Although technology could go a long way in helping financial advisors build a book of business, a recent survey conducted by Oaks, Penn.-based SEI indicates that advisors believe clients will continue to value a business relationship with a personal touch.
For example, 58% of advisors who participated in the survey say that in-person meetings will remain critical to the cultivation of client relationships in the year 2025 while 32% feel that video conferencing will become a key tool for advisors to communicate with clients. However, only 10% of advisors surveyed felt that events, social media and email would be useful means of building up a client relationship.
“These survey results further demonstrate the necessity for a human-centric approach,” says Wayne Withrow, executive vice president of SEI and head of the SEI Advisor Network, in a statement.
Similarly, 58% of advisors also said that referrals would remain a dominant business generation tool in 2025 while 19% feel that centres of influence will remain useful for prospecting and only 16% believe social media will be an important business-building tool.

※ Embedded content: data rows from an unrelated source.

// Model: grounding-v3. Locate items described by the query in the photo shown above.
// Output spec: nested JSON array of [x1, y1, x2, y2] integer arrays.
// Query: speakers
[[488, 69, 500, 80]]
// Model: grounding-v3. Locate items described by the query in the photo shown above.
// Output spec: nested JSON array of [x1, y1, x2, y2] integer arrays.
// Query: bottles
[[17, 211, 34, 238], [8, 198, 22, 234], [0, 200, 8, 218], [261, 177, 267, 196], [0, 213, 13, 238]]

Survey results were gathered from 175 financial advisors at two SEI Strategic Advisor Conferences hosted this autumn.
Yet, despite the enduring faith of advisors in traditional business-building strategies, they also see the value that technology can bring to their practices. For example, 38% of survey participants said business efficiency tools would have the biggest impact on their businesses in terms of bringing in new clients by the year 2025.
In comparison, roughly one quarter of respondents said client relationship management (CRM) platforms will prove useful to their businesses. Digital marketing, robo-advisor platforms and virtual around-the-clock communication are also viewed as potentially useful tools for growing an advisor practice.
As such, despite the importance of advisors maintaining a “human touch” they’re also going to have to embrace technology developments in the industry.
“Due to the changing needs of tech-savvy and time-constrained investors, financial advisors need to use technology to improve productivity and free up time to spend with clients,” Withrow says. “Becoming a techno-advisor will be critical to better servicing clients in the future.”